Content Deduplication

Purpose

The same resource can appear on multiple Exchanges. An AP wire story might be available from Exchange A and Exchange B. A syndicated article might be offered by the original provider’s Exchange and a resource aggregator. The Broker deduplicates these offers so the agent pays the lowest price for each unique resource.

ResourceIdentity Matching

Each Offer carries an optional ResourceIdentity that the Broker uses for deduplication. The identity key is derived from a priority-ordered set of fields:

// contentIdentityKey produces a deduplication key from layered identity fields.
// Matching priority: iptc_guid > doi > content_hash > canonical_url
func contentIdentityKey(id *rampv1.ResourceIdentity) string {
    if id == nil {
        return uuid.NewString() // no identity = unique (no dedup)
    }
    if id.IptcGuid != nil && *id.IptcGuid != "" {
        return "iptc:" + *id.IptcGuid
    }
    if id.Doi != nil && *id.Doi != "" {
        return "doi:" + *id.Doi
    }
    if id.ContentHash != nil && *id.ContentHash != "" {
        return "hash:" + *id.ContentHash
    }
    if id.CanonicalUrl != nil && *id.CanonicalUrl != "" {
        return "url:" + *id.CanonicalUrl
    }
    return uuid.NewString()
}

Identity Field Priority

Priority	Field	Description	Example
1 (highest)	`iptc_guid`	IPTC globally unique identifier for news content	`urn:newsml:apnews.com:20260315:article-123`
2	`doi`	Digital Object Identifier for academic/scientific content	`10.1038/s41586-026-01234-5`
3	`content_hash`	Content fingerprint (method depends on hash_method: simhash-v1 for fuzzy dedup, sha256 for exact match)	`sha256:abc123...`
4 (lowest)	`canonical_url`	Canonical URL of the content	`https://apnews.com/article/ai-regulation`

When no ResourceIdentity is present on an offer, the offer is treated as unique and is never deduplicated. This is the conservative default — it is better to pay twice for the same content than to accidentally merge two different articles.

SimHash Comparison

For content available from multiple sources that may have minor editorial differences (e.g., AP wire stories republished with small modifications), strict hash matching (content_hash) may miss duplicates. The Broker supports SimHash comparison for fuzzy matching:

Level 2 verification uses SHA-256 exact hash — content is byte-for-byte identical
Level 1 verification uses SimHash similarity — content is structurally similar (e.g., 95%+ similarity)
Level 0 — no content verification

SimHash comparison is applied when:

Two offers share the same canonical_url but have different content_hash values
Two offers from different Exchanges reference the same article by title/author metadata but have no shared identifier

The SimHash comparison operates on the content identity metadata provided by the Exchange, not on the content itself (which is not yet fetched at selection time).

Canonical URL Grouping

When higher-priority identifiers are not available, the Broker falls back to canonical_url grouping. This catches the common case where the same article is offered by multiple Exchanges that all reference the same provider URL.

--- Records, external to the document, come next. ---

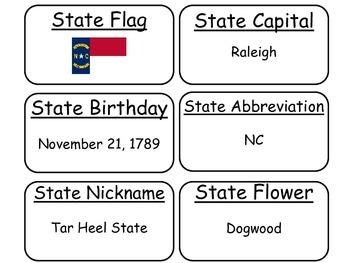 20 North Carolina State Fact Flashcards. 1st Grade-7th Grade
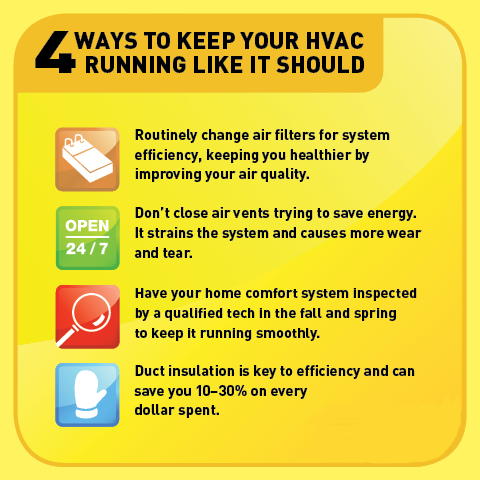 These Are Great Tips To Keeping Your Hvac System In Good Shape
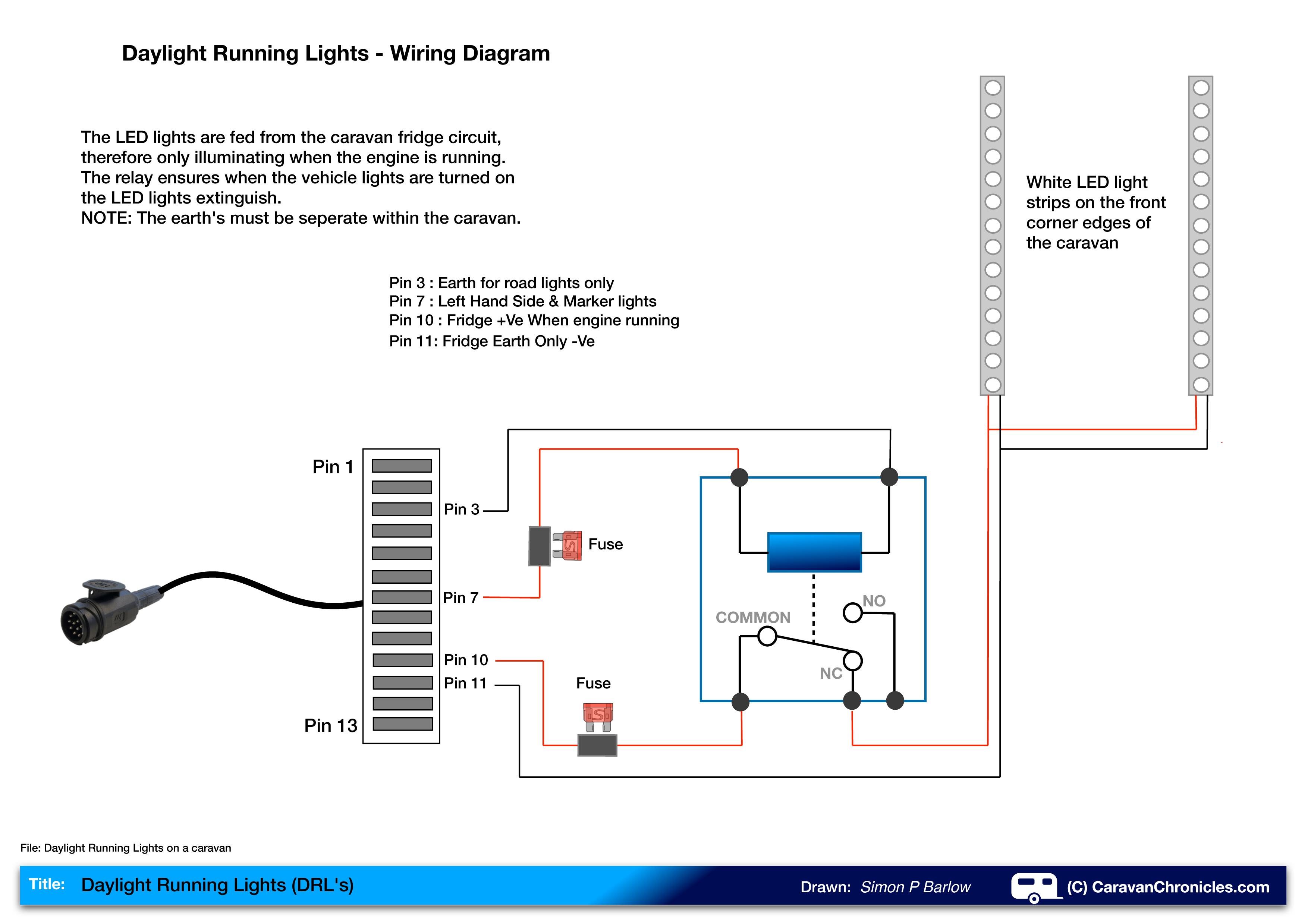 Wiring Diagram For Caravan Electrics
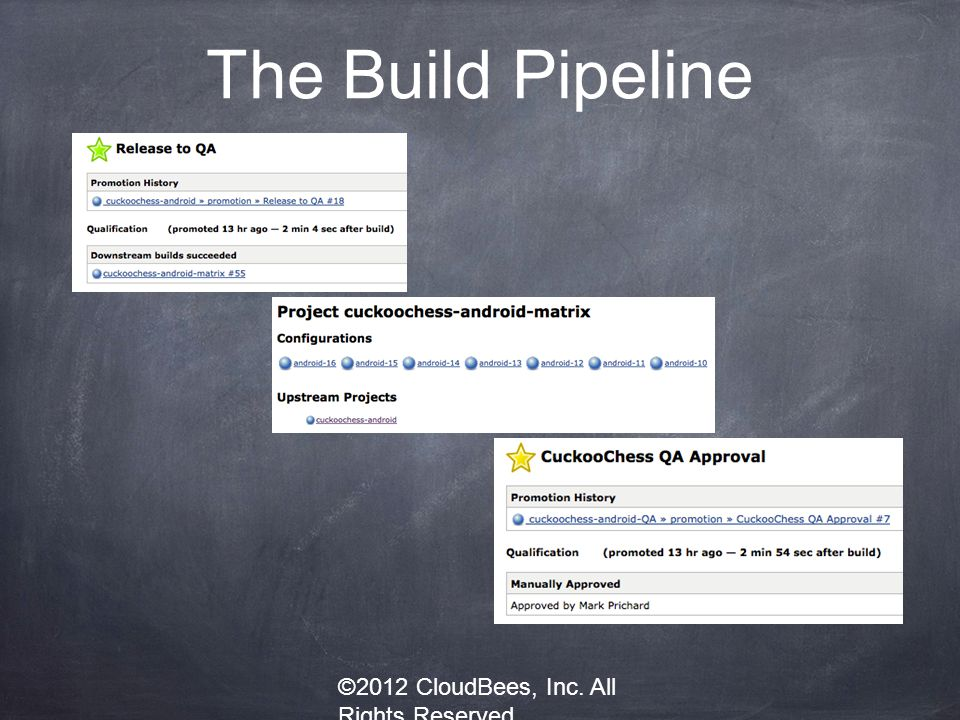 The Build Pipeline ©2012 CloudBees, Inc. All Rights Reserved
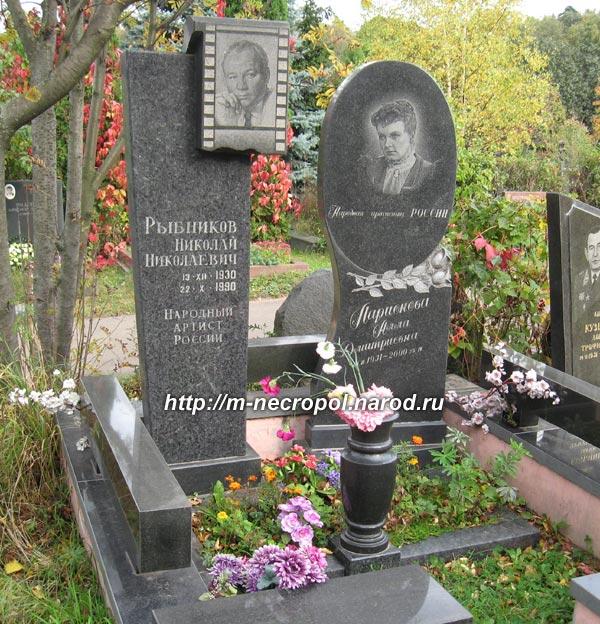 Кладбище Введенское схема проезда могилы знаменитостей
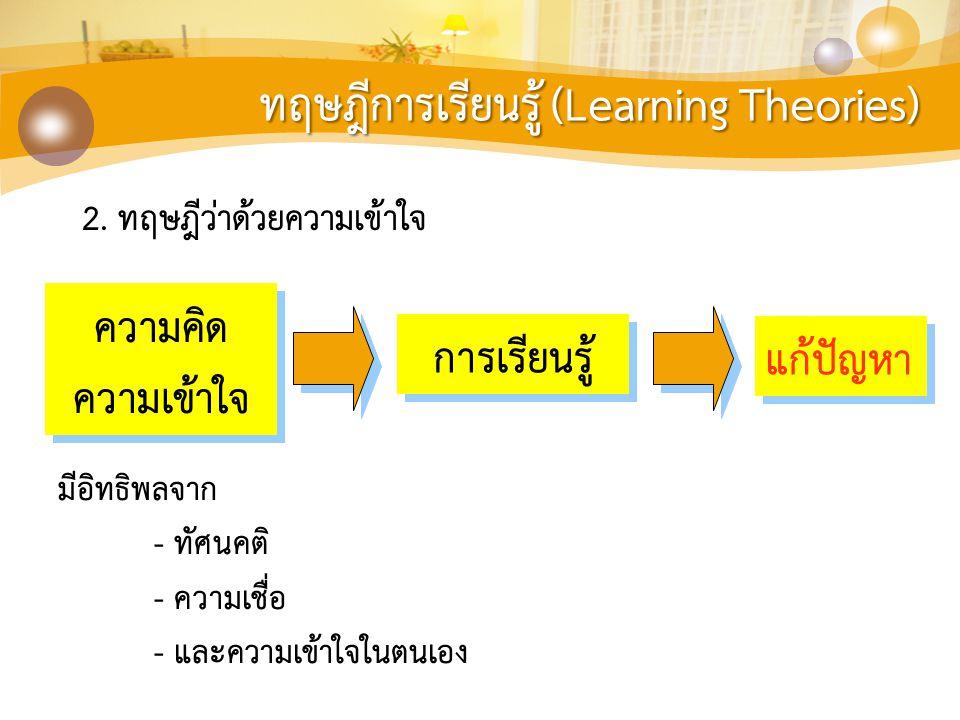 ทฤษฎีการเรียนรู้ (Learning Theories) 2. ทฤษฎีว่าด้วยความเข้าใจ มีอิทธิพลจาก - ทัศนคติ - ความเชื่อ - และความเข้าใจในตนเอง ความคิด ความเข้าใจ ความคิด คว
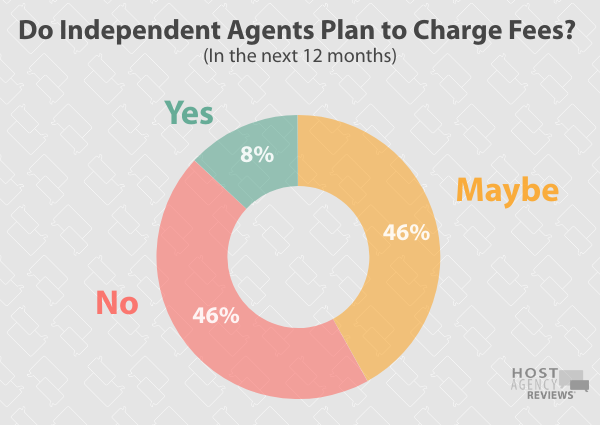 Do Independent Agents Plan to Charge Fees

Canonical URL matching is exact string comparison after normalization:

Strip trailing slashes
Lowercase the hostname
Sort query parameters
Remove tracking parameters (utm_*, ref, etc.)

Cross-Exchange Dedup Strategy

The full deduplication pipeline operates across all Exchange responses:

type contentGroup struct {
    Key    string
    Offers []rankedOffer
}

func deduplicateOffers(offers []rankedOffer) []rankedOffer {
    groups := make(map[string][]rankedOffer)

    for _, o := range offers {
        key := contentIdentityKey(o.Offer.Identity)
        groups[key] = append(groups[key], o)
    }

    var deduped []rankedOffer
    for _, group := range groups {
        // Sort by unit_cost ascending within group
        sort.Slice(group, func(i, j int) bool {
            return unitCostOf(group[i]) < unitCostOf(group[j])
        })
        deduped = append(deduped, group[0]) // cheapest wins
    }
    return deduped
}

How It Works

Collect offers from all Exchange responses.
Compute identity key for each offer using the priority-ordered fields.
Group offers by identity key. Offers with the same key are considered duplicates.
Within each group, sort by effective cost per unit (unit_cost) ascending.
Keep only the cheapest offer from each group.

Example

An agent requests content at https://apnews.com/article/ai-regulation. Two Exchanges respond:

Exchange	Offer ID	unit_cost	ResourceIdentity
Exchange Alpha	offer-a1	$0.0003/token	`iptc:urn:newsml:apnews.com:20260315:ai-reg`
Exchange Beta	offer-b1	$0.0005/token	`iptc:urn:newsml:apnews.com:20260315:ai-reg`

Both offers share the same iptc_guid. The deduplicator groups them and selects offer-a1 (lower unit_cost). The agent pays $0.0003/unit instead of $0.0005/unit.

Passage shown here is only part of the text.